• Data items
□ □ □ □
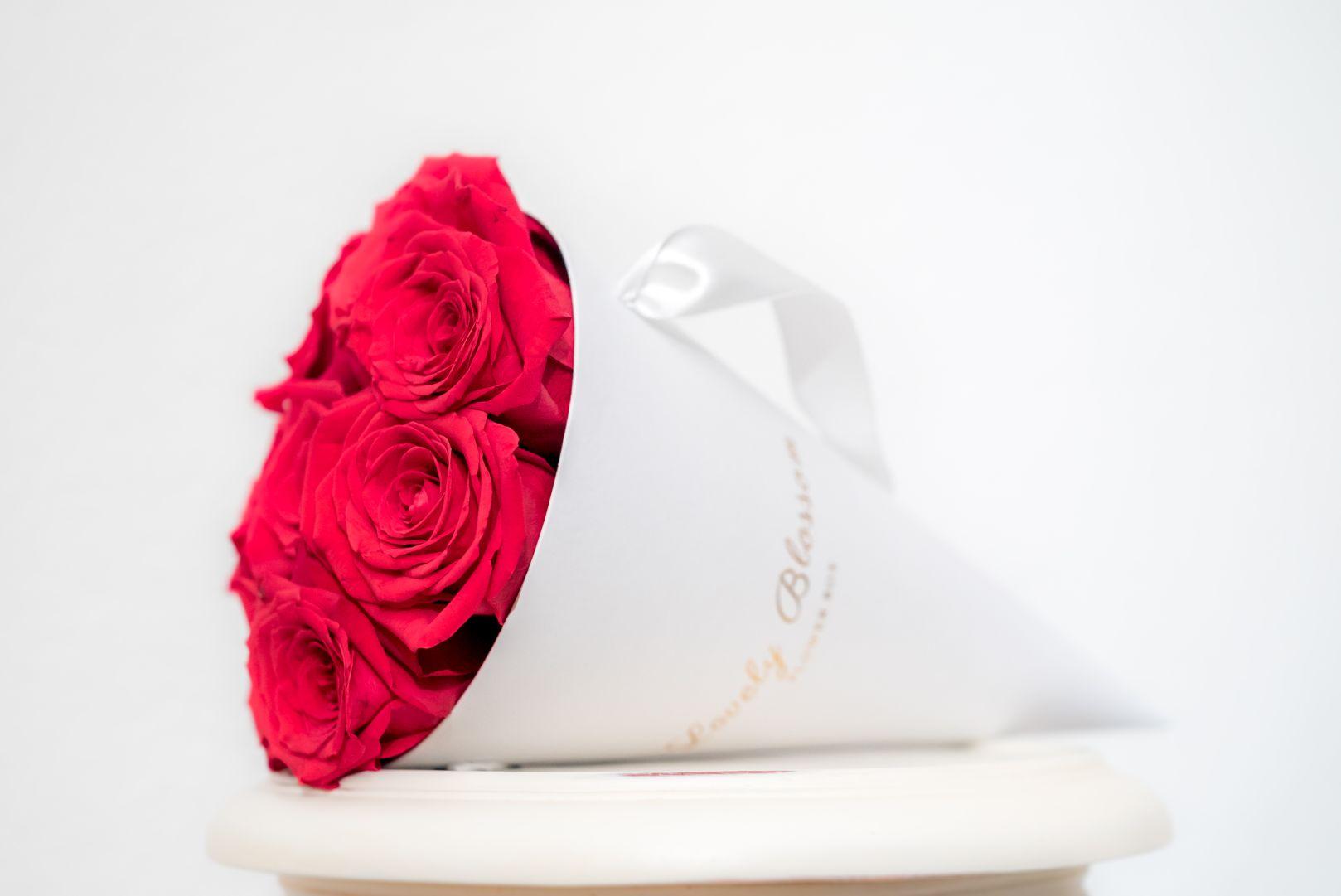 crvene-ruze-bijela-stozac-kutija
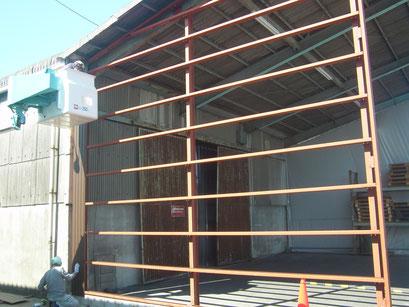 雨避け壁新設工事の工事写真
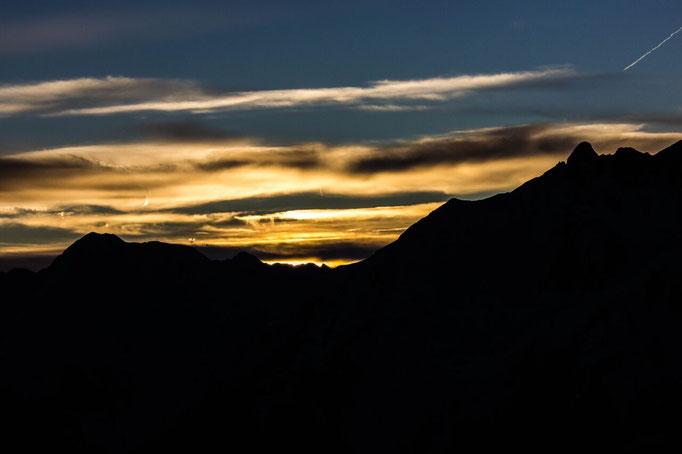 Der Weißenbacher Gebirgszug in der Abendstimmung im Herbst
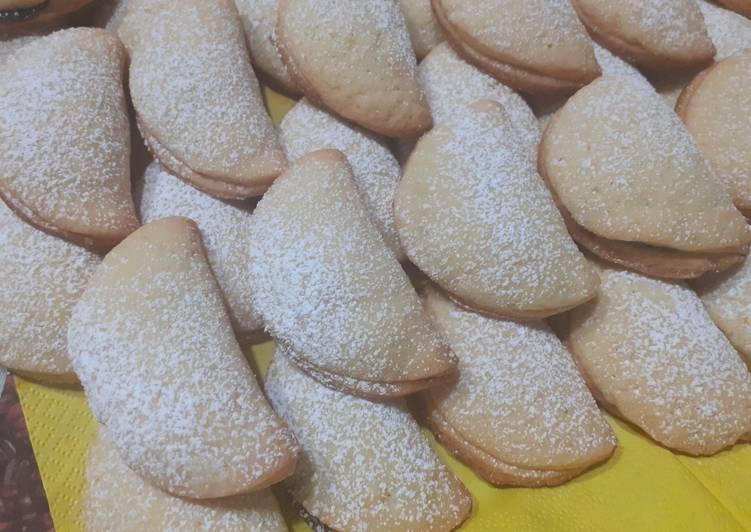 Biscotti ripieni di crema di nocciola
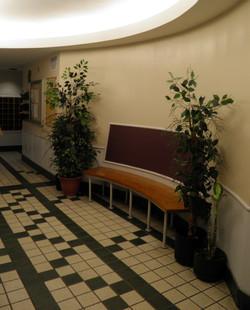 Ujamaa elevator seat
□ □ □ □
• Aim of the task
Your copy of the entries must be exact and must contain no pictures.

• Final answer
 crvene-ruze-bijela-stozac-kutija
 雨避け壁新設工事の工事写真
 Der Weißenbacher Gebirgszug in der Abendstimmung im Herbst
 Biscotti ripieni di crema di nocciola
 Ujamaa elevator seat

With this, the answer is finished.